The Atlantians should simply not be able to comprehend modern languages. No-one expects that the original Indo-Europeans would be able to converse in Europe, anymore than Romans would understand that hard "c"s or their day became French "ch"s (pronounced like "sh"s, no less!)

Current Atlantians were alive before the cataclysm--when apparently they *could* read, yet now are unable to read what they used to, or operate similar machinery.

The Mass Illiteracy points out a crucial flaw in the movie. NOTHING seems to have happened to this culture. It seems suspended in air until Milo can rescue it. Even though it appears that life is not a constant struggle for survival, no-one wants to compose poetry or write novels and perhaps it is a combination of Atlantian school systems going downhill toward the end and lack of good fiction that caused Atlantis to fall into illiteracy.

Kida can be excused for not knowing how to read or operate the machinery if she was so young when the Cataclysm of Stupidity set in--But ANY OF IT **HARDLY** qualifies her father for Deification!! Kashakim's foolishness almost single-handedly wiped his people from existence. Killed a bunch in the cataclysm, stalled progress (not a lot killed here, but he oversaw a massive slide in culture and progress) until someone could take the crystal to kill everybody, if they weren't boiled in lava first because the Giant Robots weren't there to protect them.

A bolt of blue electricity should have shattered Kashakim's likeness, when Kida tried joining her father's image to the circle of GREAT Kings of Atlantis!

Even though Milo was the only one who could read Atlantian, Rourke and others knew enough to look through a book of gibberish and find a page on a crystal--which he knew to be a crystal and not some stylized astrological or "phases of the sun" diagram.

If Milo's grandfather had told Rourke about it, it still does not explain how Rourke would have suffered from Milo's reading it as part of the book. Ripping out the page--which was dog-eared in Rourke's hand, even though Milo found NO sign of a torn page in the book apparently--only was there to tip off the viewer that "something was not quite right". Unless the word "crystal" would have set alarms off in Milo's head that somebody would try to steal it, Milo would have suspected nothing. It's just thick-headed foreshadowing.

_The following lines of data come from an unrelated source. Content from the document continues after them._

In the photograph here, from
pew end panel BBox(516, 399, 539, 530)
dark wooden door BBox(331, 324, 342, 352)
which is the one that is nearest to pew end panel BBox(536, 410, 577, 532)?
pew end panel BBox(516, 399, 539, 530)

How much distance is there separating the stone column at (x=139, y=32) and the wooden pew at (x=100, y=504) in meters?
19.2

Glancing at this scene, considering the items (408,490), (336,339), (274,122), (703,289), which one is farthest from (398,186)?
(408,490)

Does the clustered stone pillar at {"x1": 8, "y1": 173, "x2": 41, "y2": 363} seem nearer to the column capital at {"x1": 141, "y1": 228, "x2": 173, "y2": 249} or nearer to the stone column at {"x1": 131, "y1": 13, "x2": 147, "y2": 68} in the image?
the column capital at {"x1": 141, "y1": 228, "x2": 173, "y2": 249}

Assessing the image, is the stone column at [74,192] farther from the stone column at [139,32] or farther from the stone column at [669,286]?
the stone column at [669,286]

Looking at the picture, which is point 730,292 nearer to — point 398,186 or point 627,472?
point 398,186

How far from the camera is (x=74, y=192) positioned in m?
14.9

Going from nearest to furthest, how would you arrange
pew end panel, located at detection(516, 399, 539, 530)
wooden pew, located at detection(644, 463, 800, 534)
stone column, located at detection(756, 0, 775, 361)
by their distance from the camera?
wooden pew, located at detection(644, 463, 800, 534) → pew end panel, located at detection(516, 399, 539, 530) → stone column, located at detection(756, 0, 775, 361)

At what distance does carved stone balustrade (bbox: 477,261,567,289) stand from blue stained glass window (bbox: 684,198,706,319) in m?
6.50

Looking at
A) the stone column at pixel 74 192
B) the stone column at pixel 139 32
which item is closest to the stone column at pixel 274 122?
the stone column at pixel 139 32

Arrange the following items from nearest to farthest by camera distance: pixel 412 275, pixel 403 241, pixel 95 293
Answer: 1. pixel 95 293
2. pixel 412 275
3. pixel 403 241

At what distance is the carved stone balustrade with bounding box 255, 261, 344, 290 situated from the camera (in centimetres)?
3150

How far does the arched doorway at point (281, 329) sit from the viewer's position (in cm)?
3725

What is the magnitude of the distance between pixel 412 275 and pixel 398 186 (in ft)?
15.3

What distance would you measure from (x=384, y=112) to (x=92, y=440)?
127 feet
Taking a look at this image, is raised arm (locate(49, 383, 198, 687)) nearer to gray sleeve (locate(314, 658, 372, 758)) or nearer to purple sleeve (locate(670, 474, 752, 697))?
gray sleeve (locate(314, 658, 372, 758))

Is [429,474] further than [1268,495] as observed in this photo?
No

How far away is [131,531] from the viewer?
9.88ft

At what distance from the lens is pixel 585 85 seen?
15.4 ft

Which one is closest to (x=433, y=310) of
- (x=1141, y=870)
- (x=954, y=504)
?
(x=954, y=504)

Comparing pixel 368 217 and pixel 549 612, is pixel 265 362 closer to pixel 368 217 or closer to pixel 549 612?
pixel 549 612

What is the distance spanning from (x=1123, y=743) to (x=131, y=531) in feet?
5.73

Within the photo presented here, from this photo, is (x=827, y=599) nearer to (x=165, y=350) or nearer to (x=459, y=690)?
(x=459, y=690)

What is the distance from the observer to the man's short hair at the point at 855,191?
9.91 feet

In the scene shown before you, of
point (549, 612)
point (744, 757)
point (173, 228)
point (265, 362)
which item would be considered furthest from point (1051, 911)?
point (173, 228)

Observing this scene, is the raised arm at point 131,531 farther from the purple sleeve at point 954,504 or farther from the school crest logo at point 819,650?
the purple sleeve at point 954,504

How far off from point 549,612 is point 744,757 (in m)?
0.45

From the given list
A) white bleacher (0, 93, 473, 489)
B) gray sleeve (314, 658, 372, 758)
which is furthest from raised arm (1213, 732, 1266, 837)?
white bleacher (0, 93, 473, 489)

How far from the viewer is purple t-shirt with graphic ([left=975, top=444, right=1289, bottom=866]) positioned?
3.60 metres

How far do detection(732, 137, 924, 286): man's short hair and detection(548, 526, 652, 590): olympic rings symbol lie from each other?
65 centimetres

The crew's "double-cross" was not a character change. We learned that Vinny, Sweet, Audrey and Cookie had been going along with Rourke from the beginning. However, the "change of heart" falls flat. It was a change, and needed to be better motivated. Hard to do with characters who weren't given anything to begin with.

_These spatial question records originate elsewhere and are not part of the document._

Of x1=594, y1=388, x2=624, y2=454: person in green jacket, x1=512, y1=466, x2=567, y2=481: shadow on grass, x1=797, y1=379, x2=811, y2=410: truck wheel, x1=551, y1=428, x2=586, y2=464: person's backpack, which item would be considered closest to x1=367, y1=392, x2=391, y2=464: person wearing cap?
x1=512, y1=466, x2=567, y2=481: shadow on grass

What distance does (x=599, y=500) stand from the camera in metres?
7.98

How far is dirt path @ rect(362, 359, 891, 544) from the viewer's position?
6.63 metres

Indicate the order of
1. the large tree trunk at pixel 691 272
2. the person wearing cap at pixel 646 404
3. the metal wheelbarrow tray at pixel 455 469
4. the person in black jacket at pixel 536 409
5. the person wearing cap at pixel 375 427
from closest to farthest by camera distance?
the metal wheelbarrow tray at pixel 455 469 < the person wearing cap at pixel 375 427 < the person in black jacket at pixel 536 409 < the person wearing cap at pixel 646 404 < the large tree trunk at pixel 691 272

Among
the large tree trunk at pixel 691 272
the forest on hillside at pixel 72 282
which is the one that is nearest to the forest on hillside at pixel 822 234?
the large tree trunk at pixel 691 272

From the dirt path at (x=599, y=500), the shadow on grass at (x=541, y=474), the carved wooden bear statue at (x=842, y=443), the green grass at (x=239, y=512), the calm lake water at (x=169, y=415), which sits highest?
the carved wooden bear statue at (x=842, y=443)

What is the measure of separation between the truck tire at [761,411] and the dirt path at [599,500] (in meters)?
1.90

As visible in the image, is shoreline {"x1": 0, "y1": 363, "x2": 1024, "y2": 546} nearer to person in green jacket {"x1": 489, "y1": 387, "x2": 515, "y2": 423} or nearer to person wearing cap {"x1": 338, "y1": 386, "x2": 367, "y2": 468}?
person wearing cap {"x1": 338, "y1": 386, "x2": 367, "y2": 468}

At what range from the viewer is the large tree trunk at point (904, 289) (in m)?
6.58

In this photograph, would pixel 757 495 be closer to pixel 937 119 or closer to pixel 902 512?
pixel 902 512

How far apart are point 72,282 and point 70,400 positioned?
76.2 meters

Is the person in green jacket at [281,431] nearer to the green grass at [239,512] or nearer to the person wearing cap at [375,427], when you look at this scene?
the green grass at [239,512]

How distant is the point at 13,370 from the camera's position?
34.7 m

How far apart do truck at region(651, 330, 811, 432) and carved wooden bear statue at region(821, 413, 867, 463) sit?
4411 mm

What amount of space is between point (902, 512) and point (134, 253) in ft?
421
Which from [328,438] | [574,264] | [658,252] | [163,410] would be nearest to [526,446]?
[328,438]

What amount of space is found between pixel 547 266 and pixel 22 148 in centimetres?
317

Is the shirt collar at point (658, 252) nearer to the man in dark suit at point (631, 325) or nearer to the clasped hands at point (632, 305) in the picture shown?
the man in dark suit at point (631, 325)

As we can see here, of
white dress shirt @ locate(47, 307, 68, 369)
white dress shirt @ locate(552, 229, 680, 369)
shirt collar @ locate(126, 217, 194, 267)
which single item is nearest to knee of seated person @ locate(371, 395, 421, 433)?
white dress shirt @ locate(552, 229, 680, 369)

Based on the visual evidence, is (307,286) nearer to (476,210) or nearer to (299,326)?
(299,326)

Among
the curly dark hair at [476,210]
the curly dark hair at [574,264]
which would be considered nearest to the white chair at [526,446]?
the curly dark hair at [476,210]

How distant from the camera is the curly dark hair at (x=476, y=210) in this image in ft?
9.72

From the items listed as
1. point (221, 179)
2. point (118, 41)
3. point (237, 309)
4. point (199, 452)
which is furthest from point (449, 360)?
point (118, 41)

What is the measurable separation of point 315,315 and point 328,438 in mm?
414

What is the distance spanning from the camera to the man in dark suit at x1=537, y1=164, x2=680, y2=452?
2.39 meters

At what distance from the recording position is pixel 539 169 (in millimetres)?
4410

Niggling little bit that the lava flows up over the dome, instead of filling in the rest of the area that we view the sequence from. It's liquid; it will not flow over the protective dome until it fills up all lower areas.

The ending STINKS!-- and makes no sense other than to appease political correctness. With it's powersource restored, Atlantis is no longer a weak power, needing coddling. The giant robot guardians and the sky-cycles shooting blue lightning suggest that they have less to fear from us than they might. The technology is superior to ours, and definitely to early 20th-century. In the end Milo needs to teach the Atlantians to read, for what? The whole idea is to leave their little quiet, chastened culture alone, not to send it into hyperdrive.

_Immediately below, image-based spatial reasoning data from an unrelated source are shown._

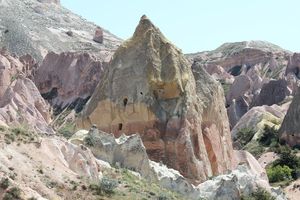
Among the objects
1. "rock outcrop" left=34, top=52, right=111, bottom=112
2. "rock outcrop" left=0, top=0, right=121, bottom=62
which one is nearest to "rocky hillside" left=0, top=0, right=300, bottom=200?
"rock outcrop" left=34, top=52, right=111, bottom=112

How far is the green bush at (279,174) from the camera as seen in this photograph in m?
47.6

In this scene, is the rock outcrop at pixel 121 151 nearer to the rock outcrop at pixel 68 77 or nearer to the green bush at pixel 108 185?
the green bush at pixel 108 185

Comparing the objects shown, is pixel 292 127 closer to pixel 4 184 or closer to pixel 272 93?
pixel 272 93

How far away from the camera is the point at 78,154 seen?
22.0 metres

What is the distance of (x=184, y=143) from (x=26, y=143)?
46.8 feet

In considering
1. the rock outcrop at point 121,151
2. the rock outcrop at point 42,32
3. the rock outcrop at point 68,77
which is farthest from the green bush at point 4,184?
the rock outcrop at point 42,32

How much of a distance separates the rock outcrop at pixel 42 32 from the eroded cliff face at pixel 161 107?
256 ft

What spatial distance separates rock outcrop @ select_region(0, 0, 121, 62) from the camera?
130250mm

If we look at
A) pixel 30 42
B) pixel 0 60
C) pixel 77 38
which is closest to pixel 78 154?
pixel 0 60

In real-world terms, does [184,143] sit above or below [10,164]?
below

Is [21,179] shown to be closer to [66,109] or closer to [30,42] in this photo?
[66,109]

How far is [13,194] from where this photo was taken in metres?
16.4

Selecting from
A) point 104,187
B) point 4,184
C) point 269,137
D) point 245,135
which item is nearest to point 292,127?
point 269,137

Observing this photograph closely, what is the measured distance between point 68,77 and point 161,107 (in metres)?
65.7
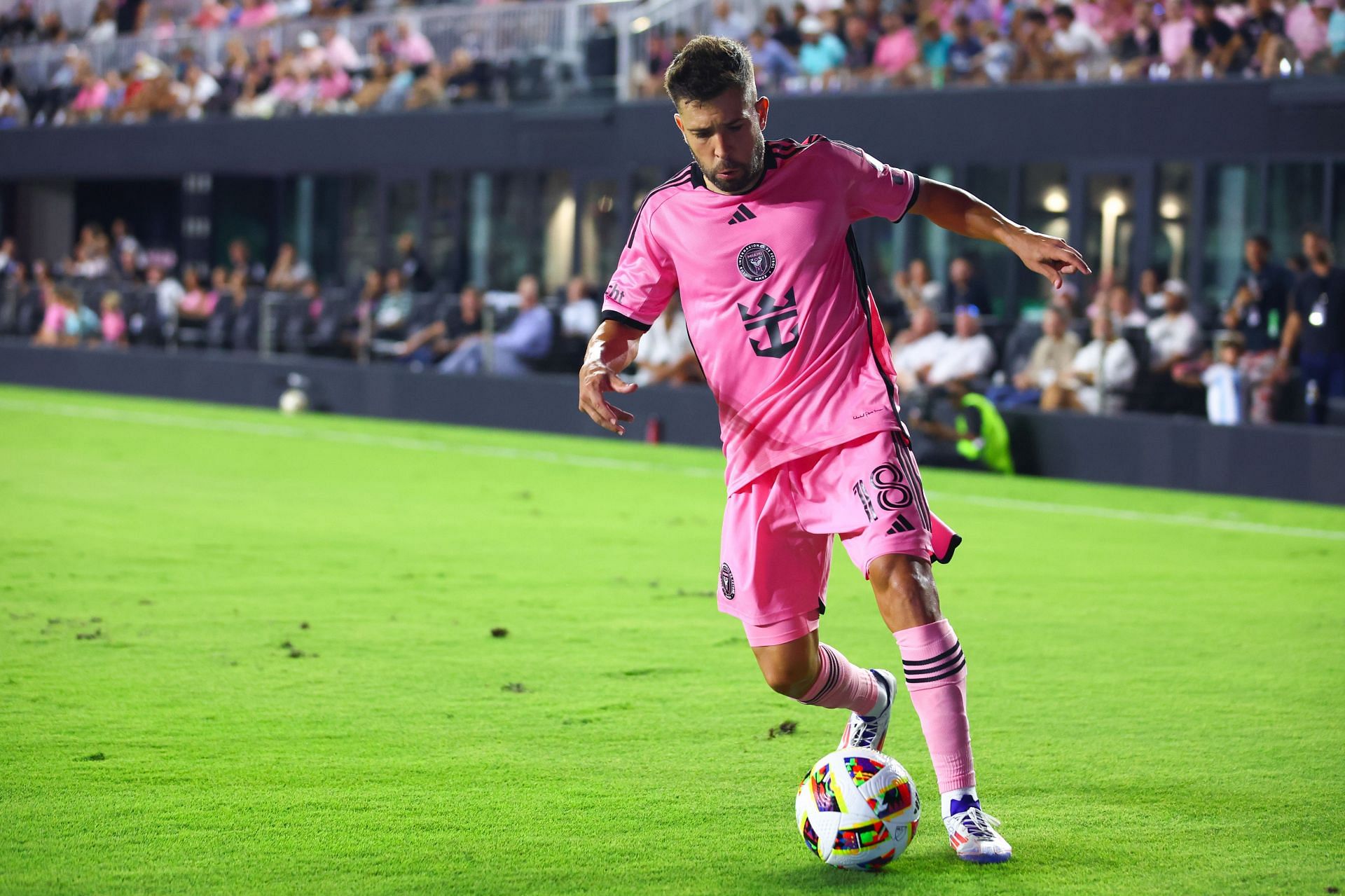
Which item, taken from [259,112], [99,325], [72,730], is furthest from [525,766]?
[259,112]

Perhaps, the Lost World plot and the turn-of-the-century setting should give me a hint that this is more an homage to pulps. The failures I find with the film agree with this idea. But I am at a loss why I should pay to see thin characters and plot holes simply because many dime novels had them as well. And pulp stories is part of the "crap they can't sell adults anymore", anyway. We have become a bit more sophisticated and our pulp needs to grow up as well. Raiders of the Lost Ark lost none of its pulp feel and avoided so much badness.

4 out of 10--the movie is enjoyable but as I think about the plot, it seeps ever lower.